They had known no coddling, had run wild with as little on as possible--and in their own haunts with nothing on at all--since the day they could crawl out of the courtyard down to the ribbed sand below. They were hard as nails, and feared nothing, except Sir Denzil and Mr. Kennet.

Eager's first and most difficult work was to break them off their evil habits--their natural lust for slaughter and destruction, the perpetual resort to fisticuffs for the settlement of the most trifling dispute, the use of language which conveyed no meaning beyond that of emphasis to their own minds, but which to other ears was terribly revolting.

Just as, if he had had a couple of wild colts to take to stable, he would have found it better to lead them than to drive, so he strove to win these two from the miry ways and pitfalls among which a shameful lack of oversight had left them to stray. He forced no bits into their mouths, laid no halters on their touchy heads. He just won their confidence and liking, till they looked up to him, trusted him, finally worshipped him, and followed, unquestioning, where he chose to lead them.

And--Providence or no Providence--they could not have fallen into better hands.

Charles Eager was one of the newer school, a muscular Christian if ever there was one, rejoicing greatly in his muscularity, and as wise as he was thorough in his Master's work. He had pulled stroke in his boat at Cambridge, and when he went there had looked forward to the sword as his oyster-opener. And so he had given much time to fitting himself adequately for an army career. He would have backed himself to ride, or box, or fence with any man of his time; and he had so unmistakable a bent for mechanics, and was so skilful a hand with lathe and tools, that there could not be a moment's doubt as to which branch nature designed him for.

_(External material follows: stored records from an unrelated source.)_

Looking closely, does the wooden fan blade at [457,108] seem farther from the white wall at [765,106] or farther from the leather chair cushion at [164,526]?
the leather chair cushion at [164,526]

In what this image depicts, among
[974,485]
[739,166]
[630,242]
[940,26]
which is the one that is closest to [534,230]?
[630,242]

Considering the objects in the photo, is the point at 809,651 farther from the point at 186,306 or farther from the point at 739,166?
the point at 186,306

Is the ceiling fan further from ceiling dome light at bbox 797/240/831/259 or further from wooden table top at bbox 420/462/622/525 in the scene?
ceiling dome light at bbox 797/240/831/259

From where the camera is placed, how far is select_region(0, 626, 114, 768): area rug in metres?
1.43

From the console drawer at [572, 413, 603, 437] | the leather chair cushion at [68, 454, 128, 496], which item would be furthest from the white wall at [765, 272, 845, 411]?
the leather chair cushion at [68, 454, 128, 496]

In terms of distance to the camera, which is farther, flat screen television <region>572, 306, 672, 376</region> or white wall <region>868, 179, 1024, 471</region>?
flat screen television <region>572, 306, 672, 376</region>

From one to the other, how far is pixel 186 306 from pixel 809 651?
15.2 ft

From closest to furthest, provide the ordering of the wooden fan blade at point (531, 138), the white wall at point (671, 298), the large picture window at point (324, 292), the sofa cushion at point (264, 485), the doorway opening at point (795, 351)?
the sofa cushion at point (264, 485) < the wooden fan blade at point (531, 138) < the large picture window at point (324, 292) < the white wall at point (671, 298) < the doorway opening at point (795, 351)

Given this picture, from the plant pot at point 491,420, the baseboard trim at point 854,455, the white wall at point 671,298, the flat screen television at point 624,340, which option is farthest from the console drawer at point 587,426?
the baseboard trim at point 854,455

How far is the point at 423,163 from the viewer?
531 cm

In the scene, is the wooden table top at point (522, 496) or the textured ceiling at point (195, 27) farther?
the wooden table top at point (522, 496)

And then, when he had perfected himself for the way he had chosen, a better way opened suddenly before him. Without a sign of the cost, he renounced all he had been looking forward to all his life, and dedicated himself wholeheartedly to the greater work.

All that he had acquired, however, with so different an end in view, remained with him, and helped to make him the man he was; and it was into such hands that, by the grace of God, these two wild Carron colts had fallen.

A missionary, when he sets out to turn his unruly flock from their old savageries, must, if he understands human nature and his work, provide other and less harmful outlets for the energies resulting from generations of tumult and slaughter. Eager taught his young savages boxing on the most scientific principles, and made the gloves himself. He taught them fencing with basket-hilted sticks, constructed under his own eyes by the old basket-weaver in the village. Prompt appeal to arms was still permitted in settlement of their endless disputes; but the business was regularised, and tended, all unconsciously on the part of the combatants, to education.

For their inexhaustible energies he found new and much-appreciated vent in games on the sands. And if these were crude enough performances, compared with their later developments familiar to ourselves, they still had in them those elements of saving grace which all such games teach in the playing--self-control, fair-play, honour And these be mighty things to learn.

In the summer they played cricket. The bat and ball Eager provided; the stumps he made himself.